A key observation of researcher Lucy Wills nearly 70 years ago led to the identification of folate as the nutrient needed to prevent the anemia of pregnancy. Dr. Wills demonstrated that the anemia could be corrected by a yeast extract. Folate was identified as the corrective substance in yeast extract in the late 1930s and was extracted from spinach leaves in 1941.

Biological roles

Folate is necessary for the production and maintenance of new cells. This is especially important during periods of rapid cell division and growth such as infancy and pregnancy. Folate is needed to replicate DNA and synthesize RNA. It also helps prevent changes to DNA that may lead to cancer. Both adults and children need folate to make normal red blood cells and prevent anemia.

Biochemistry

In the form of a series of tetrahydrofolate compounds, folate derivatives are coenzymes in a number of single carbon transfer reactions biochemically, and also is involved in the synthesis of dTMP (2'-deoxythymidine-5'-phosphate) from dUMP (2'-deoxyuridine-5'-phosphate).

The pathway in the formation of tetrahydrofolate (FH4) is the reduction of folate (F) to dihydrofolate (FH2) by folate reductase, and then the subsequent reduction of dihydrofolate to tetrahydrofolate (FH4) by dihydrofolate reductase.

WORK INSTRUCTION: Translate this sentence from the folate text into Spanish: "Folate is needed to replicate DNA and synthesize RNA."

SOURCE DATA:
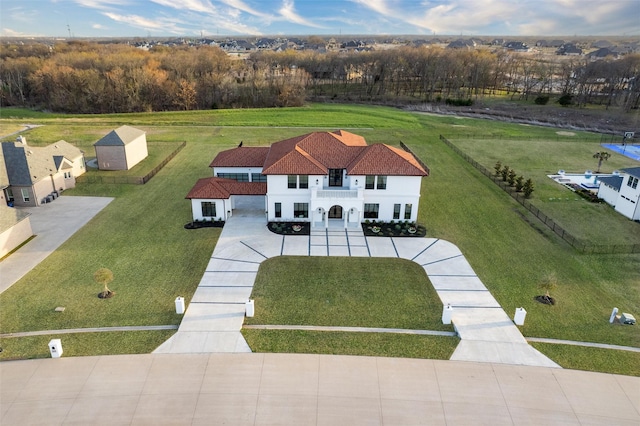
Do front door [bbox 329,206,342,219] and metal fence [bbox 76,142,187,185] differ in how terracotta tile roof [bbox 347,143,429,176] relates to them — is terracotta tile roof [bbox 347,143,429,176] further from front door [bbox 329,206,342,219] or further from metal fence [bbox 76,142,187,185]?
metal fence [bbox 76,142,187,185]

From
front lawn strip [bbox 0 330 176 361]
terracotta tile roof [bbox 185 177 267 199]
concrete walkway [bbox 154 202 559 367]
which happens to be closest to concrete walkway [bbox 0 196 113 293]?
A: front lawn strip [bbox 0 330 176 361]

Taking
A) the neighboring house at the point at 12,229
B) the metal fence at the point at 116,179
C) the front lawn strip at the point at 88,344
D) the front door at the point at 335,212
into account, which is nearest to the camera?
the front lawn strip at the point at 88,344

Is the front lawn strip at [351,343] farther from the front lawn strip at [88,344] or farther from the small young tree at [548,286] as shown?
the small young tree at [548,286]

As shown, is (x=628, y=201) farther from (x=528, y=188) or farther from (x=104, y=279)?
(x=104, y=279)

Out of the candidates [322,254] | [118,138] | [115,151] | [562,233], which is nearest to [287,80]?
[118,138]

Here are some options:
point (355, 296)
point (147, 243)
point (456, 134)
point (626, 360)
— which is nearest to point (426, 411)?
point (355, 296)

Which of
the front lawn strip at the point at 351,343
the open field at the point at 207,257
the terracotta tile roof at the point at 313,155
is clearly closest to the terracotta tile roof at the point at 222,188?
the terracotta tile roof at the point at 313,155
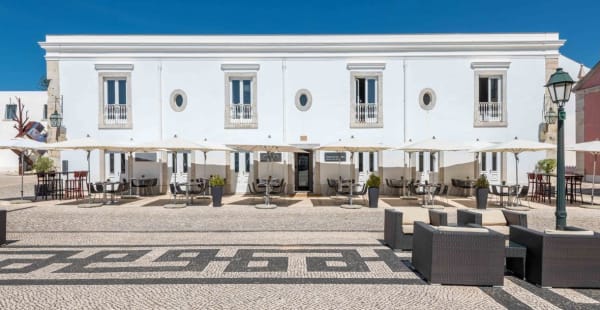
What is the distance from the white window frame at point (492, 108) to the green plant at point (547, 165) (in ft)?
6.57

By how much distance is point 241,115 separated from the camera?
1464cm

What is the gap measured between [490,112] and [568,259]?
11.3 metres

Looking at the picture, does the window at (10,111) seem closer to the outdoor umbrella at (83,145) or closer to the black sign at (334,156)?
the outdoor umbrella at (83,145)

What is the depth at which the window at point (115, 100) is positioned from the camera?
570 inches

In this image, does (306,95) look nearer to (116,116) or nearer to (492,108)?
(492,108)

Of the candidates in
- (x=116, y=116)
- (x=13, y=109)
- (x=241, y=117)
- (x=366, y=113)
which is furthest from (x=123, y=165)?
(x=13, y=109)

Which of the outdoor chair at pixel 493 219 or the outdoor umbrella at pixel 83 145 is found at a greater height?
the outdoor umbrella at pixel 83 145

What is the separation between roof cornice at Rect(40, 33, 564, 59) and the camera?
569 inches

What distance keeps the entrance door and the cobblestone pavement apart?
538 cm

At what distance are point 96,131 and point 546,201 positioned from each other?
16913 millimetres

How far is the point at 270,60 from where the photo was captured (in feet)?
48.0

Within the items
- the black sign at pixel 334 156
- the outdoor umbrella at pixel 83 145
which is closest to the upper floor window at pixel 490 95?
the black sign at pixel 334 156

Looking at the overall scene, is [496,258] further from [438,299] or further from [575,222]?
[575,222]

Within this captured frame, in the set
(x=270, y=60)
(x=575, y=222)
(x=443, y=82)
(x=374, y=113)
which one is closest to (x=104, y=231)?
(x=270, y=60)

WRITTEN ANSWER: El folato es necesario para replicar el ADN y sintetizar el ARN.